Similar issues involving smoking violations by inbound tourists are occurring nationwide. Osaka city has designated six zones prohibiting smoking on the streets. Despite this, approximately 16% of those who broke outdoor smoking regulations in Osaka in 2019 were foreign nationals. This figure dropped to 2% in 2022, which was during the pandemic. However, it is gradually increasing to pre-pandemic levels this year in 2023.

A sign prohibiting smoking on the street, installed in front of JR Nara Station, November 2. (©Sankei by Norihiro Akiyama)

An Inconvenience for Smokers

In May, an insightful survey was conducted by GOOD LUCK TRIP, an informational site for inbound tourists managed by the tourism company Chikyu no Arukikata. Among the 891 respondents from overseas, 14.4% identified "the scarcity/difficulty of finding places to smoke" as an inconvenience in Japan, ranking eighth overall.

Among smokers (237 respondents), this percentage rose to 44.3%. Hiroyuki Yamazaki of the Chikyu no Arukikata Digital Business Department suggested, "Each country has its own rules and etiquette around smoking, so it seems that smokers get confused when visiting an unfamiliar country."


Complicating matters, smoking rules vary across different regions of Japan. This makes it challenging for individuals to discern where smoking is permitted.

Overcoming the Barrier

But it is not as if the government is standing idly by. Osaka city is installing multilingual posters on public smoking restrictions. Patrolling staff are equipped with cards containing instructions in different languages. In anticipation of Expo 2025, all areas in Osaka city will prohibit smoking on the streets and set up designated smoking areas.

Tokyo's Shibuya ward, a popular destination for foreigners, has employed around 20 staff members to go on patrol and inform tourists about the street smoking ban. Public awareness posters feature QR codes that tourists can scan to access maps showing designated smoking areas. This way, language barriers don't pose a problem.

Nara is also considering effective strategies to raise awareness among inbound tourists, such as street displays and signs.

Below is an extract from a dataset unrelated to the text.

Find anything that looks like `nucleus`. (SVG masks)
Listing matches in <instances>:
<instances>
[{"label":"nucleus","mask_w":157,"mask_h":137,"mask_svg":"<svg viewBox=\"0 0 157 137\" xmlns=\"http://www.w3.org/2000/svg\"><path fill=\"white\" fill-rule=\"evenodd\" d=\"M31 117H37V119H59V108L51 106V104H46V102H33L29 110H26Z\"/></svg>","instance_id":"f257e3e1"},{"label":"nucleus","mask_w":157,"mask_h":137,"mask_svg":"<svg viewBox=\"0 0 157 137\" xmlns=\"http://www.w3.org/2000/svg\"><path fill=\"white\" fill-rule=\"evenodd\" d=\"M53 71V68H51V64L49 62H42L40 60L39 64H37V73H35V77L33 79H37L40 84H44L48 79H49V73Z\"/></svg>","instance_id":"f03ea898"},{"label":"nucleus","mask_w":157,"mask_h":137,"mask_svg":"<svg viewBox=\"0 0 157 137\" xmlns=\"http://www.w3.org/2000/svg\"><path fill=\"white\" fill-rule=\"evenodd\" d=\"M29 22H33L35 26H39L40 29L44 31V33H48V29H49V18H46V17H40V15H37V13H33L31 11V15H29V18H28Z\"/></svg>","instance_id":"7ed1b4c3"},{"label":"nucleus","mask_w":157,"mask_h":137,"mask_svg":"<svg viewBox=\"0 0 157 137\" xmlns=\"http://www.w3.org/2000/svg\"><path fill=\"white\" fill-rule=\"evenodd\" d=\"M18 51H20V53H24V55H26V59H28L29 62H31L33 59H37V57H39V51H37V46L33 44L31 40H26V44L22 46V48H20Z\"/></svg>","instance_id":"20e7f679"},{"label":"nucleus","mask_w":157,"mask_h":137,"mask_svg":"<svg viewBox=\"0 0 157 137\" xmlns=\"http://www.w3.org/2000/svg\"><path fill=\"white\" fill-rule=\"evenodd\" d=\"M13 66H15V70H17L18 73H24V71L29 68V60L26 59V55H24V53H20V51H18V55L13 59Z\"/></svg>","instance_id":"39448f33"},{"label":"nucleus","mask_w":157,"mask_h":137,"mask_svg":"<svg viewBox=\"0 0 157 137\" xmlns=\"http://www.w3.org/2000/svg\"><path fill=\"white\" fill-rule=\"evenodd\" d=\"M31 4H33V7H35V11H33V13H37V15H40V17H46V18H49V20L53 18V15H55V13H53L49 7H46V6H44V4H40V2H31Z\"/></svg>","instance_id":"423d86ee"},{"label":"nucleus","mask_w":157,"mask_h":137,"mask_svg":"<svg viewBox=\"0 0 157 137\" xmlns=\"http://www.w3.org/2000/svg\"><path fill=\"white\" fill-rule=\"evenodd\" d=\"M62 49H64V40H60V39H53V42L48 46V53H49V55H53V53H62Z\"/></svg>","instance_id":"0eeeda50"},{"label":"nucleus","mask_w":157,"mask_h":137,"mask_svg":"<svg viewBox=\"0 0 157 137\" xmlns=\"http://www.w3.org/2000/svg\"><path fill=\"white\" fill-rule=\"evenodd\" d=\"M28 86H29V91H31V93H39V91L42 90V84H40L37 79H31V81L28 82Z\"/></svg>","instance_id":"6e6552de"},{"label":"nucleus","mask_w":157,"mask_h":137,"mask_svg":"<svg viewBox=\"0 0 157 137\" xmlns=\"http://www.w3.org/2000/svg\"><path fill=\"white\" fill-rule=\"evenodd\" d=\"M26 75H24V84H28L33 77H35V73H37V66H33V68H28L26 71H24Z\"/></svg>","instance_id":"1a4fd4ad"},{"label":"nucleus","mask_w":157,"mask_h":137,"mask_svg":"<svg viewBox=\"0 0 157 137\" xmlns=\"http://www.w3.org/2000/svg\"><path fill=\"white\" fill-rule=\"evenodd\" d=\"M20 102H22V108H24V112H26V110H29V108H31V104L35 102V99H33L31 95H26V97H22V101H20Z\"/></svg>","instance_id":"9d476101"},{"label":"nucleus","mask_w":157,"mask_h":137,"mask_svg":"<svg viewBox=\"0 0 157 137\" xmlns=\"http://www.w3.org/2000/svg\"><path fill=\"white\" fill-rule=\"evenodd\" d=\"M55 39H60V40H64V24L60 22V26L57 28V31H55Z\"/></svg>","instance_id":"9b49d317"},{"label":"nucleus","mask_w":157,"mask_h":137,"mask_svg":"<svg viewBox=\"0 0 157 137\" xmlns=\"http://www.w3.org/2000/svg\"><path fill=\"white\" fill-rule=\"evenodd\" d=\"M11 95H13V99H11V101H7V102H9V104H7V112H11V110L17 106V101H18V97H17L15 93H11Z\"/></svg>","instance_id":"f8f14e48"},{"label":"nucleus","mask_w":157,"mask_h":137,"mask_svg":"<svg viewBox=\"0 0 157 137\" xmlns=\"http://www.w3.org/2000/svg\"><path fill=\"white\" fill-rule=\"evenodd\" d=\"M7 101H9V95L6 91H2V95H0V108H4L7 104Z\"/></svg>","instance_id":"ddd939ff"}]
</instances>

Yamazaki acknowledged, "Inbound tourists can't understand all of the different rules in the different regions." Therefore, he suggested, "Smokers tend to gather at restaurants that allow indoor smoking, so it would be efficient to ask those places to help us inform customers. We should continue making signs in various languages. However, in the future, we should create an app or website that provides information on smoking areas in every region around Japan."